I'm glad to hear reference to the cost of a conversion. I just didn't see it as a cost effective endeavor. I would probably be tempted to go to 8 strings though. As Romans videos support, I suspect that body was designed to be driven by more than 4 strings anyway. ( That was cool to be able to hear the difference before and after the 8 string conversion. Thank you Roman.) 
 Alas... maybe some day...

----------


## rcc56

If you want an old Gibson mandola, you can find a good H-1 in playable condition for $2k, perhaps less if you're watchful and patient.  You might find that the sustain of an oval hole mandola can be quite desirable.

Or have you ever considered just buying an octave mandolin?  Lots of choices out there these days, starting at about $700 or $800 new.  Or you could resurrect an Octofone.

----------


## Troy Engle

> I'm not against converting an instrument if it's the right thing to do. For the purpose of music making, fine. I'm against converting and permanently altering vintage instruments for the pure sake of profiteering, and more specifically when it involves price gouging and bogus descriptions.


Who said anything about profiteering and bogus descriptions, etc?  No other repliers brought this person up.  The instrument in question is a very rough example of the Gibson tenor lute (which says Gibson on the headstock, so I don't know why you wouldn't put it on a newly made repro neck).  Don't know of any tenor guitar players that prefer the Gibson lute shape, which is another good reason to convert, as it would be better suited to a mando family instrument.  I agree if it's a pristine example, keep it as it.  This is a project.  If you want Gilchrist to make you a new mandola you'd be over 25k.  So I think getting a great builder to put a dola neck on this instrument, would resurrect a virtually unusable instrument into a very nice playing and sounding one, for a lot less money than a Gil, and with some vintage mojo.  Just my 2 cents, just didn't understand where this tone was coming from.  And as far a profiteering, I haven't seen where any of the conversions in question have actually sold! :Smile:

----------

testore, 

William Smith

----------


## goaty76

I am in agreement with Troy above. 

Phil

----------


## rcc56

The cost of purchasing, correctly repairing, and [if desired] converting this particular instrument might exceed the market value of the instrument when the repairs are completed.

This instrument is best suited for someone who is capable of doing the work themselves.

I view its primary value as being an interesting piece of Gibson history.

----------


## ollaimh

they are nice to play as is. a friend had one, admittedly in better shape,  and he used to to accompany a whistle and flute player and they sounded great.  i have no idea what they are worth. it's not your daily mando.

----------


## goaty76

Would I convert one......no. Do I understand why someone would.......yes.  

Phil

----------


## allenhopkins

Some of the "convert" arguments assume that the resultant mandola will be a "very nice playing and sounding one," and that the tenor lute is "virtually unusable."  I would question both assumptions.  Until you replace the neck, you have no idea what the outcome would be; would it be a super-sounding H-1, or not?  And there are uses for the tenor lute; I use mine, albeit infrequently, and it has a nice, sweet sound, though not a lot of volume.

You don't have to be a collector to appreciate a rare, vintage instrument, even one that was not a commercial success.  I am perfectly cool with conversions; my main guitar was once a 1940 Martin 00-28G classical, which was converted to a 00-42 steel-string with a new top and neck, well before I bought it.  I am perfectly willing to concede that the guitar I have is better _as a player's instrument_ than the original 00-28G probably was, though its value to a collector is substantially less.  I also have a GB-3 Gibson Mastertone guitar-banjo that's been converted to a five-string with a replica neck -- though I kept the original six-string neck in case a future owner might want to put it back into its original form.  Banjo conversions are, of course, a different animal, since they're often reversible, which taking the neck off a tenor lute wouldn't easily be.
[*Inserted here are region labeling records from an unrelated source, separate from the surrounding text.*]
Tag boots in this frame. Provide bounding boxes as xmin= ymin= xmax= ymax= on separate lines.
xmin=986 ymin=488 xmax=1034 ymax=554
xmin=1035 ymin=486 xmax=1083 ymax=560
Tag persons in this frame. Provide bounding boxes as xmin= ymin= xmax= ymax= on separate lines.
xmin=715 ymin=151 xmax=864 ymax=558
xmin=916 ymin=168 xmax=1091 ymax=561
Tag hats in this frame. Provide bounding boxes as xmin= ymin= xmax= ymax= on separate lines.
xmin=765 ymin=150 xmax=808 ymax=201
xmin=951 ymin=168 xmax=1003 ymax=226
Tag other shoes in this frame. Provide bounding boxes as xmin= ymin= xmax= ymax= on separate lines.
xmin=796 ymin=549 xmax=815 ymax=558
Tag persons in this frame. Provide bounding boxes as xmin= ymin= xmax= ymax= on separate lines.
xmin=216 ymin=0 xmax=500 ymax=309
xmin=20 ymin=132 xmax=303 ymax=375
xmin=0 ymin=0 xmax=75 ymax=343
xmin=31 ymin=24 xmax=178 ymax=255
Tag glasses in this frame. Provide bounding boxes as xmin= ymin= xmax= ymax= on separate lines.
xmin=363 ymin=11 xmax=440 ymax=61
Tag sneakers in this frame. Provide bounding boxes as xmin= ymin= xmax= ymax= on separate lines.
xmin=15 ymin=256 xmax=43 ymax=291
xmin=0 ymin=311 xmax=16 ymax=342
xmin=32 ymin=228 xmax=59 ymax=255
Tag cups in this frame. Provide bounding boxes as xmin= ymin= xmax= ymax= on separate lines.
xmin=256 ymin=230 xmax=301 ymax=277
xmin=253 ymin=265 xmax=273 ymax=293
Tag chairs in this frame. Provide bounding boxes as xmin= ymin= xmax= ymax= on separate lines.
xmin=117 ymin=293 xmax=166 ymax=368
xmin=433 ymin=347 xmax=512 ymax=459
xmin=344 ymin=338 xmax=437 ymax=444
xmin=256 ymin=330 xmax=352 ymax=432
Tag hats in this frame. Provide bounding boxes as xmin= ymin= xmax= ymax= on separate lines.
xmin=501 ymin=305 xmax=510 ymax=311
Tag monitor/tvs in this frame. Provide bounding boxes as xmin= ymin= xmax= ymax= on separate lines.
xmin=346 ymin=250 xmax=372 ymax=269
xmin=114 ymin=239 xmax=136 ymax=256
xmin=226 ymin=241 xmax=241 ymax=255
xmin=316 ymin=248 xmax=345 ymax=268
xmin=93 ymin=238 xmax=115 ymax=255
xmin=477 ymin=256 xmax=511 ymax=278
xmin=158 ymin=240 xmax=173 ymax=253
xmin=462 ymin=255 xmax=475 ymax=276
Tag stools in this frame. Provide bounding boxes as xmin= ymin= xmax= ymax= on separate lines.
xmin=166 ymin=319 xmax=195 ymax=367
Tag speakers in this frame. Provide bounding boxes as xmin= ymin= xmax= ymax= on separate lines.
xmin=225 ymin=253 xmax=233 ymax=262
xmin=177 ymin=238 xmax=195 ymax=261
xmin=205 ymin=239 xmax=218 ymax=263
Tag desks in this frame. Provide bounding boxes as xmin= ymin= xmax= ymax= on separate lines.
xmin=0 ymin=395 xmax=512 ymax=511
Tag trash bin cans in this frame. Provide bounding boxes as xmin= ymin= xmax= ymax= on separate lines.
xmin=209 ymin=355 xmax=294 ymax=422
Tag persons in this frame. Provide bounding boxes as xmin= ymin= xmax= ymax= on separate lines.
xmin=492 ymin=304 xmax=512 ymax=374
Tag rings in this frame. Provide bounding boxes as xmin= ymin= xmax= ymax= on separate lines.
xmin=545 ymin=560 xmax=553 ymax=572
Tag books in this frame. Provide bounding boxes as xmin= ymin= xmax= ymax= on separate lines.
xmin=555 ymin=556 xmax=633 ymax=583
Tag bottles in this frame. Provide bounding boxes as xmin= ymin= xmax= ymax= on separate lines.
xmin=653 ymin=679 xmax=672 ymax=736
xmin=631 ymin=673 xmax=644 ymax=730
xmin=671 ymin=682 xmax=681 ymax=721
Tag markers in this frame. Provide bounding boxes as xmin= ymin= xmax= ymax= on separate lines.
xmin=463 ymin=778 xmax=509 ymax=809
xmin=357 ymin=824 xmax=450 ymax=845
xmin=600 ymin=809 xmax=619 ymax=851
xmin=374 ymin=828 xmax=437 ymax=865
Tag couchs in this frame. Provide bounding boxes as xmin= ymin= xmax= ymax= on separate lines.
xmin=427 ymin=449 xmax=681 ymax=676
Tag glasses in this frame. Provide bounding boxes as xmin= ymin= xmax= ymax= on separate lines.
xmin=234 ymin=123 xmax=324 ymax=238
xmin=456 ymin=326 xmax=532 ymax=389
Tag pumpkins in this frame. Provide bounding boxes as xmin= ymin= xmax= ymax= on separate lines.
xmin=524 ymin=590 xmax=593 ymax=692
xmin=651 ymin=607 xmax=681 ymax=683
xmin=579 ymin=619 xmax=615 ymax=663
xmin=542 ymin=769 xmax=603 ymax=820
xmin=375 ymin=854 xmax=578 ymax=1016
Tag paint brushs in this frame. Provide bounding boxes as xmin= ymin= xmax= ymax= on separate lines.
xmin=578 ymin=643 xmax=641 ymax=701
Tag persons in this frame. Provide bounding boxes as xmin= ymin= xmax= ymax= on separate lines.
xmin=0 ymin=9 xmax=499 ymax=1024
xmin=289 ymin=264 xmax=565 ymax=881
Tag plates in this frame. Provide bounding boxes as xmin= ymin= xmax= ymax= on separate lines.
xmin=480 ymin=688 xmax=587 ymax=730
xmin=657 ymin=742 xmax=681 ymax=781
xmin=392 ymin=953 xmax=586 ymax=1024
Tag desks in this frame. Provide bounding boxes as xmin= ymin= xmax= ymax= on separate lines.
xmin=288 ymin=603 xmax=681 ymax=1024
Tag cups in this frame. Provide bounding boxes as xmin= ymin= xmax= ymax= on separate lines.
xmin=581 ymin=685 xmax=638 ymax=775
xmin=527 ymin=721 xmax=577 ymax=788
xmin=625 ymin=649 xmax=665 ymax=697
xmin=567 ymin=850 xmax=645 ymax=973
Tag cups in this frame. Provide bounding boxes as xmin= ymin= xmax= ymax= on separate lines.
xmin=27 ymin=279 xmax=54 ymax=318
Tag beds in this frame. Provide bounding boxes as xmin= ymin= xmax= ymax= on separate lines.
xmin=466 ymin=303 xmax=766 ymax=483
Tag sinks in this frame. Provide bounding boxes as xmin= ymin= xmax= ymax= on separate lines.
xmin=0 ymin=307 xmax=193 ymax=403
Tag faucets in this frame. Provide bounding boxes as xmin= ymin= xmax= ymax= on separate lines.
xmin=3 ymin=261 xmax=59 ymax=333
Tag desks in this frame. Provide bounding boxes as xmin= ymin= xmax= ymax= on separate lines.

The situation with the potential tenor lute conversion, is that you're getting rid of a fairly rare and unique instrument, _on the chance_ that you'll end up with a better player's instrument -- and for a price that would buy a decent mandola while keeping the TL intact.  If I ran across a TL/H-1 conversion that had already been accomplished, and found the result to be a superior mandola, I might consider purchasing it.  However, I wouldn't initiate the conversion process myself; I'll keep my tenor lute, and its next owner can do what he/she likes with it.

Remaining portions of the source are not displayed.